Today is Winter Solstice, the shortest day and longest night of the year here in the Northern Hemisphere. For me, the day when Earth’s tilted rotation brings the sun to its farthest south arc across the sky marks the year’s turning point.
After today, the sun “turns around” on its southward journey, and moves north again. The days grow ever-so-gradually longer and our hemisphere wobbles back toward light and spring.
It is a time for celebration, time to light the darkness, to feel the emotional and psychological lift of knowing that we’ve passed through the darkest times.
I’ve marked Winter Solstice by lighting candles all my life. After Richard, Molly and I moved to southern New Mexico, we adopted the custom of lighting luminarias, small votive candles nestled in sand on paper bags that symbolize lighting the way for the Holy Family on Christmas Eve.

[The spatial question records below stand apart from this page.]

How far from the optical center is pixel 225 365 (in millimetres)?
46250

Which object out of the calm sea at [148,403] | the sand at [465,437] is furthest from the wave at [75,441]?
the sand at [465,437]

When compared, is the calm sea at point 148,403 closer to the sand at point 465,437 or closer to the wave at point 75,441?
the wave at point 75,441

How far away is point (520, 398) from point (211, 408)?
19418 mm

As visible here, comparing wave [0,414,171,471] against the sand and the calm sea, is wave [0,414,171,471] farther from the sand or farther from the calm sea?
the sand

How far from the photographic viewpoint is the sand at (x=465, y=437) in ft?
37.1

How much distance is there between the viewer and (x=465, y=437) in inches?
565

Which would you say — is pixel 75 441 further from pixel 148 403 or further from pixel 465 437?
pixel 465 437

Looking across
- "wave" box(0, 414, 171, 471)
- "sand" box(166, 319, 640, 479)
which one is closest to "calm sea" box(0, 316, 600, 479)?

For me, those luminarias also represented the solstice, each tiny candle glowing through the darkness to herald the our hemisphere’s return to light and warmth.
When we moved to Salida, we brought the luminaria tradition with us, and shifted it to Winter Solstice. When Richard was alive and we lived in Terraphilia, the house he built for us, we made a celebration of Winter Solstice every year, inviting friends and family to help us line our half-block with luminarias, followed by an open house highlighted by my Sinful Solstice Eggnog and other treats.
Richard loved a party, the bigger the better, and circulated through the crowd talking and laughing. I loved his joy and the idea of the celebration with its metaphor of lighting the darkness, both with the tiny candles in their paper bags, and the gathering of our community.
Molly and I held Richard’s memorial service on the weekend closest to Winter Solstice. With his favorite celebration in mind, we invited everyone to write on a luminaria bag, fill it with sand and a candle, and place it near “Matriculation,” his sculpture in the Salida Steamplant Sculpture Park. Those flickering candles lit the night for his journey.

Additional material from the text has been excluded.